Ketiga, faktor eksternal psikologi. Gaji yang minim, penunjang profesionalitas juga minim. Kalau gaji minim tapi tanggung jawab berat, guru akan merasa tidak dihargai. Ada suatu kisah seorang guru di Jakarta yang harus mengajar anak-anak orang kaya. Murid-murid yang diajarnya sudah bisa komputer, internet, bahasa Inggris, dan berwawasan luas, disebabkanorang tuanya langganan koran. Akibatnya, sang guru merasa minder.

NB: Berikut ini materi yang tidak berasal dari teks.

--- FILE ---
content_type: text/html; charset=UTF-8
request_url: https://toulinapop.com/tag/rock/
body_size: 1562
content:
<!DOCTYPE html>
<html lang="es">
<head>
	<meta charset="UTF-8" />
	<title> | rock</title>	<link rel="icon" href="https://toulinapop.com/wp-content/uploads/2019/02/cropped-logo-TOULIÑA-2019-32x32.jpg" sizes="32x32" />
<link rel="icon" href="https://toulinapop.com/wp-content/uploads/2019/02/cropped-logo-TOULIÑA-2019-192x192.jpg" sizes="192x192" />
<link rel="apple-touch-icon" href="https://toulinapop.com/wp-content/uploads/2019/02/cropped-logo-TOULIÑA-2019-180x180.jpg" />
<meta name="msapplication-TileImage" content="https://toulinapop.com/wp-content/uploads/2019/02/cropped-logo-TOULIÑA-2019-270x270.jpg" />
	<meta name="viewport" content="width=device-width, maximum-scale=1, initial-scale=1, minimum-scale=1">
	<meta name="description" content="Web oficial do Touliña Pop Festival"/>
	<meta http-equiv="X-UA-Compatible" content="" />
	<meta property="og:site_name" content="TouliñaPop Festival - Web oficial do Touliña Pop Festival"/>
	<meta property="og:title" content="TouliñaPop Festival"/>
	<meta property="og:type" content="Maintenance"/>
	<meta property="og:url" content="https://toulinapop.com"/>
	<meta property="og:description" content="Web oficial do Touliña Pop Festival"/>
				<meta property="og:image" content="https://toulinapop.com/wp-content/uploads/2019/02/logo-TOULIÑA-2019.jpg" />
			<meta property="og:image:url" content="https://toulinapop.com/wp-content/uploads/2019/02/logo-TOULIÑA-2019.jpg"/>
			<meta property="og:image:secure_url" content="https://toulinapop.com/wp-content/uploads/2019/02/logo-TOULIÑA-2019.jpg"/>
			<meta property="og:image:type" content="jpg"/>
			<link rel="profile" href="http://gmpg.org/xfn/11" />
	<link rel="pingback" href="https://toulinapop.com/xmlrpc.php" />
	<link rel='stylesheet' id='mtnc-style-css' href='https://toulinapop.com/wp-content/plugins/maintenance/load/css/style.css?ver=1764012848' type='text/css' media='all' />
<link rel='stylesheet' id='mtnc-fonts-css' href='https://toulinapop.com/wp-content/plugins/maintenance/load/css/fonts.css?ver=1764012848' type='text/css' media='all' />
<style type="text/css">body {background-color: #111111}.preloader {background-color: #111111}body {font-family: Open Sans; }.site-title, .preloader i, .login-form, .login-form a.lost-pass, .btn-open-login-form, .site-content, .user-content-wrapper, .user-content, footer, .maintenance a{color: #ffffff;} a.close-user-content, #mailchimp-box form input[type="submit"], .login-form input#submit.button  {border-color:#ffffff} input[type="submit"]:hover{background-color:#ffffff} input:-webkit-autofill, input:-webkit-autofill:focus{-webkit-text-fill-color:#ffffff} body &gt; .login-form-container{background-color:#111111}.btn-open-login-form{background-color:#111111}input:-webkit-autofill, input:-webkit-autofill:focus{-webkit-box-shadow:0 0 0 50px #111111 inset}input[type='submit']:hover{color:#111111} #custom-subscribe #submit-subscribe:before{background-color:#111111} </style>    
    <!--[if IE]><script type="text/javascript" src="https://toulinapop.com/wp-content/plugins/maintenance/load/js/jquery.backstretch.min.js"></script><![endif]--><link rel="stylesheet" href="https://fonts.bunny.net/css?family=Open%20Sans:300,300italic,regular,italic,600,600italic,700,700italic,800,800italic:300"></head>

Tak kalah penting, yang perlu diperhatikan adalah proses rekruitmen guru. Proses rekruitmen guru tak sekadar mengisi kekurangan, tapi juga bertujuan untuk meningkatkan mutu pendidikan. Sebab meski maraknya teknologi informasi mampu mengadakan sumber ajar yang besar, guru tetap memiliki peran strategis dalam dunia pendidikan.
Sebagaimana pernah disampaikan Ketua Umum PGRI, Muhammad Surya, pengembangan profesionalisme guru seharusnya sudah dimulai sejak masa perekrutan. Selain itu perlu didukung fasilitas yang memadai. Perbaikan kesejahteraan guru merupakan agenda penting yang tidak bisa ditinggalkan, (Kompas, 30 Januari 2003).
Akhirnya, profesionalisme guru tidak hanya berpulang pada guru itu sendiri, tapi juga dukungan, penghargaan dan political will pemerintah sangat dinantikan. Tanpa usaha serius dari semua pihak, kondisi guru akan makin memprihatinkan dan profesionalisme sulit dicapai.***
Penulis, guru SMA Pasundan Majalaya.